Forte de ces idées, je commence à faire taire le dépotoir bruyant de la porte arrière avec le zèle sévère d'une bibliothécaire de bandes dessinées. Nous sortons (presque) tout, appliquons le « tri des chaussures » suggéré par Cordingley et réfléchissons à ce qui convient vraiment. Verdict ? Des chaussures, oui, mais beaucoup moins, des clés, des affaires pour chien et le courrier, soigneusement rangé. Nous déménageons et recyclons, apportons un tapis, ajoutons un panier à clés et une belle boîte à dossiers sur la table désormais débarrassée. J'envoie fièrement à Cordingley une photo de l'avancement du projet, et elle m'encourage (elle me propose d'excellentes idées de rangement) tout en me lançant un petit défi. « Ça a toujours l'air très chargé, avec des tiroirs sur des tiroirs », remarque-t-elle en regardant mes classeurs empilés. « Surtout qu'ils sont de couleurs différentes, pas si discrets. » Je redouble d'efforts jusqu'à ce que le courrier non ouvert me submerge.

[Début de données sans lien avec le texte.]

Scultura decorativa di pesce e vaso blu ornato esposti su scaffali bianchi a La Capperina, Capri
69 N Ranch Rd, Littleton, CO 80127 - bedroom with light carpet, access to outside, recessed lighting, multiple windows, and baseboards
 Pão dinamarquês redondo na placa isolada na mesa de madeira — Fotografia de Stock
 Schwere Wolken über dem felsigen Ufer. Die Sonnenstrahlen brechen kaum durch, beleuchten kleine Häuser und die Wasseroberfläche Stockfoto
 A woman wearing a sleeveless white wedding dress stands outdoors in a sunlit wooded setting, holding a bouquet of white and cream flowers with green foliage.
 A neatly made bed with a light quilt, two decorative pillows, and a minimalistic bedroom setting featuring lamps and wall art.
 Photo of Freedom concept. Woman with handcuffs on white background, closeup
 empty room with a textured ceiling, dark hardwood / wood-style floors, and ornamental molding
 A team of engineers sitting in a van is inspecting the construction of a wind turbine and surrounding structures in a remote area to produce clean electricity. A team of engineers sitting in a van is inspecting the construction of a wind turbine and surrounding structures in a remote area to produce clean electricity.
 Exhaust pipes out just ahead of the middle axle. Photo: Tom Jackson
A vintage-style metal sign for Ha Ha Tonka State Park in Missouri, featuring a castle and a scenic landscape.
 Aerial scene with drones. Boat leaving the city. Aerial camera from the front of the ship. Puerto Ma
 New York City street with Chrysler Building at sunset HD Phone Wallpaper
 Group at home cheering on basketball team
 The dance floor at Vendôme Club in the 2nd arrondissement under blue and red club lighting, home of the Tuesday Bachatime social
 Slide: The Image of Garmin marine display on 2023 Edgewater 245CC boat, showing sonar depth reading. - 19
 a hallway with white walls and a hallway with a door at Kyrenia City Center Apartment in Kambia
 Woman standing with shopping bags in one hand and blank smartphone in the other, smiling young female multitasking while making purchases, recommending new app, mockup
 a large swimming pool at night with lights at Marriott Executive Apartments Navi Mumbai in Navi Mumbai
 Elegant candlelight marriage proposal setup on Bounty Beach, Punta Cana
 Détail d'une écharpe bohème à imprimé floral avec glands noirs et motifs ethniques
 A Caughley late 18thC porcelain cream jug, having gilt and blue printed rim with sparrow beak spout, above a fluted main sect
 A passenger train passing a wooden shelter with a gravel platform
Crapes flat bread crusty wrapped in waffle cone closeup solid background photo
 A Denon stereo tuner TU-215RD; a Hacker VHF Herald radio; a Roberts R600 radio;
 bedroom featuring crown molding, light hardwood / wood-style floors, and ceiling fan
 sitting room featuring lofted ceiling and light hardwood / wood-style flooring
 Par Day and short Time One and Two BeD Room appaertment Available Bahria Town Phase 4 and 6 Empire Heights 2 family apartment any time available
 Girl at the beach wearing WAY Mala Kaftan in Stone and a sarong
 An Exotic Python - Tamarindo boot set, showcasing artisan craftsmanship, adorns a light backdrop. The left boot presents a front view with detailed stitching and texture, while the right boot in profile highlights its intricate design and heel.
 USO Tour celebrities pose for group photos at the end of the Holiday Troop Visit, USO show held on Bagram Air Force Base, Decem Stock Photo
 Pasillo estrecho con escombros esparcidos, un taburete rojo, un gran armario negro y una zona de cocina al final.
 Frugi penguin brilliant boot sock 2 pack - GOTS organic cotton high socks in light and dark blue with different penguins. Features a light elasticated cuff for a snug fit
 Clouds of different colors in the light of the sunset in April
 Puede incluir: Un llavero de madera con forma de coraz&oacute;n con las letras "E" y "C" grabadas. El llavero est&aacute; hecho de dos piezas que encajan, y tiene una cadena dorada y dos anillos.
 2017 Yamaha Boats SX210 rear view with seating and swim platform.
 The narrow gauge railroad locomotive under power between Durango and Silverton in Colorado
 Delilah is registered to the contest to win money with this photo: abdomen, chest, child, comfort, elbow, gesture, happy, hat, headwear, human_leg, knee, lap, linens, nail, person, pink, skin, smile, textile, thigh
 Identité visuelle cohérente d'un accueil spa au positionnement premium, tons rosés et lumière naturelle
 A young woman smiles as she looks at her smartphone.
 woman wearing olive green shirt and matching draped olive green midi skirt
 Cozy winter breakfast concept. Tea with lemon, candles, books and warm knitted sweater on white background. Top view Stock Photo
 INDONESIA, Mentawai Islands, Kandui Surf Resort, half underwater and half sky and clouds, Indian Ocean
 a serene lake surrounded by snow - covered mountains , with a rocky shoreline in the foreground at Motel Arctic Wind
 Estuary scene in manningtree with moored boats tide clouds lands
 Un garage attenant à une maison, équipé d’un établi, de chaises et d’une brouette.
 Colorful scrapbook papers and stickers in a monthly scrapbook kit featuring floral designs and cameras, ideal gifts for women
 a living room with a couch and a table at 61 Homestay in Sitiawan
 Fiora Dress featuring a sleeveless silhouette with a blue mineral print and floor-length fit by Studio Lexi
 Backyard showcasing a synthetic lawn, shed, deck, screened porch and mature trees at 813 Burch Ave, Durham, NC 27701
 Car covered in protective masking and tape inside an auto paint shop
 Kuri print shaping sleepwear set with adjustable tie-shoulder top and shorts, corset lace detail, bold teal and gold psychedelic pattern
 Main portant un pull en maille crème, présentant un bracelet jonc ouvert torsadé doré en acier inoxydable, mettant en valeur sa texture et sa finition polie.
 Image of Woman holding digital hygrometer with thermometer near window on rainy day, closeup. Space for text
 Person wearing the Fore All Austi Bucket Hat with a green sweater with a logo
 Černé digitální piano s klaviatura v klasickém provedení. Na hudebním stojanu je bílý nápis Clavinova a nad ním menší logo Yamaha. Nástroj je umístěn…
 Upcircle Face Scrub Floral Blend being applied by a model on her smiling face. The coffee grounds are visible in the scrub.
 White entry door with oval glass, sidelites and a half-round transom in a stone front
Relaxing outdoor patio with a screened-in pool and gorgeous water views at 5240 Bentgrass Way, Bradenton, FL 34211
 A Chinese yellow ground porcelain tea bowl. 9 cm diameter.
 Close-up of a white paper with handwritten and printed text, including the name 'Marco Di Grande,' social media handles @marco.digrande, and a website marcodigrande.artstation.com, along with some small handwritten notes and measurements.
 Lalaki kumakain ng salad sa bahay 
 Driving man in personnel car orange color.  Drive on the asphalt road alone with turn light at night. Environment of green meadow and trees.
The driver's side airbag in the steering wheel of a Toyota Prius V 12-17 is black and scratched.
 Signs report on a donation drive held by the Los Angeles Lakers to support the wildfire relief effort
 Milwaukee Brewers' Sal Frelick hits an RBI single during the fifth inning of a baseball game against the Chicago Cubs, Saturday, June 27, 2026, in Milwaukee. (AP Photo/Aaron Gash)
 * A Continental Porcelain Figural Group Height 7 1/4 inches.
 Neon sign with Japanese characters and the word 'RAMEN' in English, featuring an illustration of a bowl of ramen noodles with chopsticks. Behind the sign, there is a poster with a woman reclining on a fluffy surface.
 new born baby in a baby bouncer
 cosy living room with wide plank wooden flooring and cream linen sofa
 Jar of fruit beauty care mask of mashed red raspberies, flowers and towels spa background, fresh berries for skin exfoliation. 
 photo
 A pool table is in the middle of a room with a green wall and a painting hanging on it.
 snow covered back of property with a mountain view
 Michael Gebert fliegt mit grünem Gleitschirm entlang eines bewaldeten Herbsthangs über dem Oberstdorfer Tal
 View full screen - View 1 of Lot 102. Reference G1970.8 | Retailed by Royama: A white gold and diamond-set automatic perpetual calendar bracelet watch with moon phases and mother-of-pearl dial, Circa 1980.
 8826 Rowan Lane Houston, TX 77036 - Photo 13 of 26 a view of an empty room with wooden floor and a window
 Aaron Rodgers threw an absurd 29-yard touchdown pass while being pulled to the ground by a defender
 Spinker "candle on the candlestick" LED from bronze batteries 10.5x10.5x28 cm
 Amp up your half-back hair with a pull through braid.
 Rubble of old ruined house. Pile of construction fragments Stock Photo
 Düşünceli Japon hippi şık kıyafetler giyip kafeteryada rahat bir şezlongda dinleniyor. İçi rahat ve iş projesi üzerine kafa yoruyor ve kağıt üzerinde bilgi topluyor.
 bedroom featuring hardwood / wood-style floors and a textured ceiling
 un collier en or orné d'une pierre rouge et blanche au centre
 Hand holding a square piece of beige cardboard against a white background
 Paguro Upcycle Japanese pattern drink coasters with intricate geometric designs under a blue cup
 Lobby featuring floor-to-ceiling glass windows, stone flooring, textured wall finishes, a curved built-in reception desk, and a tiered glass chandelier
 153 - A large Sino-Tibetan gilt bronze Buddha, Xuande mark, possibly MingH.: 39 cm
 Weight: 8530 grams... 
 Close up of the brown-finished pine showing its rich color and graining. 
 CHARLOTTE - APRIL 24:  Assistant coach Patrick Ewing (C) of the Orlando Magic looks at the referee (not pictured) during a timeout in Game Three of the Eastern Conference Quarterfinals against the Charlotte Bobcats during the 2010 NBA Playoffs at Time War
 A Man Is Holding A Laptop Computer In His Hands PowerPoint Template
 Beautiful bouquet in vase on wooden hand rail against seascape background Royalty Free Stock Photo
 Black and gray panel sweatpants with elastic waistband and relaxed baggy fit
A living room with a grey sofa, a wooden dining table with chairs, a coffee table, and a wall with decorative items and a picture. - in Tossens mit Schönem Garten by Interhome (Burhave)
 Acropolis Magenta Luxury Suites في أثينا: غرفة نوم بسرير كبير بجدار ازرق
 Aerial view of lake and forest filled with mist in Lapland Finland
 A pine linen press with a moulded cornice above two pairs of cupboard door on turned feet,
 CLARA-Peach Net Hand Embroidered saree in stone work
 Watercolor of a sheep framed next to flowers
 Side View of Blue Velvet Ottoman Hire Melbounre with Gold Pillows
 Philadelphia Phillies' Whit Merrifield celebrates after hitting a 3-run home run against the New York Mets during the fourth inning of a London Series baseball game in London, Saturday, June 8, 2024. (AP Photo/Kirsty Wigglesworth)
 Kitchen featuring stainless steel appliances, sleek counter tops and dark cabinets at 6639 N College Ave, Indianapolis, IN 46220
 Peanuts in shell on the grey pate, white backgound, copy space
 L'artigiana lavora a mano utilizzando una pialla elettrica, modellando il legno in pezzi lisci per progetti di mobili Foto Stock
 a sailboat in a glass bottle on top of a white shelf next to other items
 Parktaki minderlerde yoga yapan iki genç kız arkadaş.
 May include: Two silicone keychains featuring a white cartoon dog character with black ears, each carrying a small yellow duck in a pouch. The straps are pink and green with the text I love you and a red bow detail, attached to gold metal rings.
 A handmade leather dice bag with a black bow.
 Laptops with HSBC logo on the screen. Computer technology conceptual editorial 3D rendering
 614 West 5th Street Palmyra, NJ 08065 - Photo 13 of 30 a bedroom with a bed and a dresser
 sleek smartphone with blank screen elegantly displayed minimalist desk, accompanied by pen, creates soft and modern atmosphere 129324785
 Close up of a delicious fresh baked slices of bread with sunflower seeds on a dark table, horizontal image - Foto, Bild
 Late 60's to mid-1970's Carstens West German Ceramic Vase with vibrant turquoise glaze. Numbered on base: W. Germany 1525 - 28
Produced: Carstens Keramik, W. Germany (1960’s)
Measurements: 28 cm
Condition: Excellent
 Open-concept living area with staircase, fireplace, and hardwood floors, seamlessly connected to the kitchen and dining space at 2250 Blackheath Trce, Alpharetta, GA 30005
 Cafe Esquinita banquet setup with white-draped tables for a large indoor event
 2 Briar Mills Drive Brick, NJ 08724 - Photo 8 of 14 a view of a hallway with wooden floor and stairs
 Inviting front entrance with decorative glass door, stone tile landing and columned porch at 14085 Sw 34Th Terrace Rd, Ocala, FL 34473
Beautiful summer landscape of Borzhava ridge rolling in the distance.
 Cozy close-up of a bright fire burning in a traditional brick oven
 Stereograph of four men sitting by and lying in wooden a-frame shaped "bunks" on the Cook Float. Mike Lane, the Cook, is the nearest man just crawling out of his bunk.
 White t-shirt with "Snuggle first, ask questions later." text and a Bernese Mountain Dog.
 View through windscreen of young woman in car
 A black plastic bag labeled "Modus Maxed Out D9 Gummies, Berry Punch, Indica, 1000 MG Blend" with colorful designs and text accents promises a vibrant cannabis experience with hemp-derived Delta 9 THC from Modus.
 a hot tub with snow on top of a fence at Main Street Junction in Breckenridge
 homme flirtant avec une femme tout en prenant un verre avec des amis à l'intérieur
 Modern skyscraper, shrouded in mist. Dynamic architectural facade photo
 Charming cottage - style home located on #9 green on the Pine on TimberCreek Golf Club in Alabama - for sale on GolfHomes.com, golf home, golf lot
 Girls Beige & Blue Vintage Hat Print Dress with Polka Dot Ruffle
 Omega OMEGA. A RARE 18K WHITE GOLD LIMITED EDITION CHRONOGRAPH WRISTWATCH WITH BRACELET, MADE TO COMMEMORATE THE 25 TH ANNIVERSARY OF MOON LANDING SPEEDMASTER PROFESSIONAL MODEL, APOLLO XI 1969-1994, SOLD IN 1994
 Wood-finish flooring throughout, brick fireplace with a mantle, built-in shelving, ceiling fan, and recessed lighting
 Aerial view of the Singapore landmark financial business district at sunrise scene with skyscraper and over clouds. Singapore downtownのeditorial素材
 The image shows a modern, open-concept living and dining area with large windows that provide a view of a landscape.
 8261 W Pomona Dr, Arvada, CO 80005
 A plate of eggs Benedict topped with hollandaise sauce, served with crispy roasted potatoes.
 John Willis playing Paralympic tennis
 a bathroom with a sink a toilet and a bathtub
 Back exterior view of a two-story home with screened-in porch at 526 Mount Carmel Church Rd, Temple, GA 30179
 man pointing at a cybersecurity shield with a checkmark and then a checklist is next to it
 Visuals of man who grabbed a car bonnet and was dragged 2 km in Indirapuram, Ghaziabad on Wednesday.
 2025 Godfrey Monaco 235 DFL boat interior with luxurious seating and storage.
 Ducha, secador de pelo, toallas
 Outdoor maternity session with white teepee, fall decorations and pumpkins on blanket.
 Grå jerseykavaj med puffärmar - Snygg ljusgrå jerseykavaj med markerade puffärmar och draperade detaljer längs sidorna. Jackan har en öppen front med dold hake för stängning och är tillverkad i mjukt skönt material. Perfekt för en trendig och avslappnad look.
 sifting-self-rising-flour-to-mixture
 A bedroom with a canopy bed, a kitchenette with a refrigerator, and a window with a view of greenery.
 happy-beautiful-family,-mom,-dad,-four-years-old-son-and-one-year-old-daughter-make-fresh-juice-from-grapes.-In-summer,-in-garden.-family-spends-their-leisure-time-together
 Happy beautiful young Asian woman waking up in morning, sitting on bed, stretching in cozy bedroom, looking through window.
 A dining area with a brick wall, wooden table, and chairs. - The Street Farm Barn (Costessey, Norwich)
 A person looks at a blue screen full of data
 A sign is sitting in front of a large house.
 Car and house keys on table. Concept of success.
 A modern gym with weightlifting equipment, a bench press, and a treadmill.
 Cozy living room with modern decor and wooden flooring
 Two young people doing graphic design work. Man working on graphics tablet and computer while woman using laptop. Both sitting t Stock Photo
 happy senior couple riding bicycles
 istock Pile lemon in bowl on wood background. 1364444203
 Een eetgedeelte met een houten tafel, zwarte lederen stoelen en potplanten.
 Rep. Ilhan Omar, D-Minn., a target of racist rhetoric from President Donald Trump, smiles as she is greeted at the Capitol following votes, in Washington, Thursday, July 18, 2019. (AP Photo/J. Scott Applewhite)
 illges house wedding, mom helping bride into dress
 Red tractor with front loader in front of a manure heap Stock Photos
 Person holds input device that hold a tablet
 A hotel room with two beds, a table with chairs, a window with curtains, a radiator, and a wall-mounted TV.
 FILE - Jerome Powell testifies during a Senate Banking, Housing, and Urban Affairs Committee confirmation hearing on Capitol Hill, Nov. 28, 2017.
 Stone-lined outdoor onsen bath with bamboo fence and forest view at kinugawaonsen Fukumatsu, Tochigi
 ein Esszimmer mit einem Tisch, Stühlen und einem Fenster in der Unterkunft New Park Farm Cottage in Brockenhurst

Je le réduis, mais il reste trois piles que je ne peux pas regarder sans avoir la nausée.
Cordingley recommande de s'attaquer à une « solution rapide » lorsqu'on est coincé. Je quitte donc le couloir bruyant et j'essaie l'une des recommandations de la décoratrice d'intérieur Natalie Walton pour apaiser les tensions sur ma table de chevet. « Pensez à ce que vous voyez au réveil », conseille-t-elle. « Est-ce une pile de livres sur votre table de chevet et une pile de vêtements sur une chaise à côté ? Ou est-ce quelque chose que vous avez ajouté dans l’intention de créer un moment de calme dès le matin ? » C’est le premier (sans surprise), alors je sors tout – charlatanisme, cadeaux de fête des Mères, cahiers, romans, ma peluche d’enfance Porcinet et bien plus encore – de la pièce. Ce qui est vraiment à sa place me semble simple : une liseuse, deux livres, des boules Quiès cachées dans une jolie tasse et une petite figurine de lièvre que j’adore. Le reste peut disparaître ; je me surprends en jetant Porcinet à la poubelle. Cette nuit-là, allongée près du petit espace calme que j’ai créé, j’ai l’impression qu’un espace de respiration s’est ouvert dans mon cerveau aussi. Il y a moins de bruit. On parle souvent d'écouter le silence ; maintenant, je pense avoir une chance de m'y mettre.
Vais-je continuer à me taire ? Je l'espère. Cela demande de l'énergie et de la détermination – les choses ont une charge émotionnelle autant qu'un bourdonnement visuel – mais je vais essayer. Le coin « calme » de la porte arrière commence déjà à murmurer – un casque de moto, un tournevis et un pantalon se sont depuis matérialisés sur la table. La différence, après le silence de la maison, c'est que je sais où se trouve chaque chose, et cela rend la lutte contre les sources de bruit moins pénible. Je ne crois pas vraiment qu'on puisse faire taire complètement le bruit, qu'il soit interne ou externe. Je ne suis même pas sûr de le vouloir. Comme le dit Cordingley, « Juste au moment où tout est en ordre, la vie arrive. » Mais peut-être qu'avec une maison plus calme, cette « vie qui arrive » ne me fera pas hurler.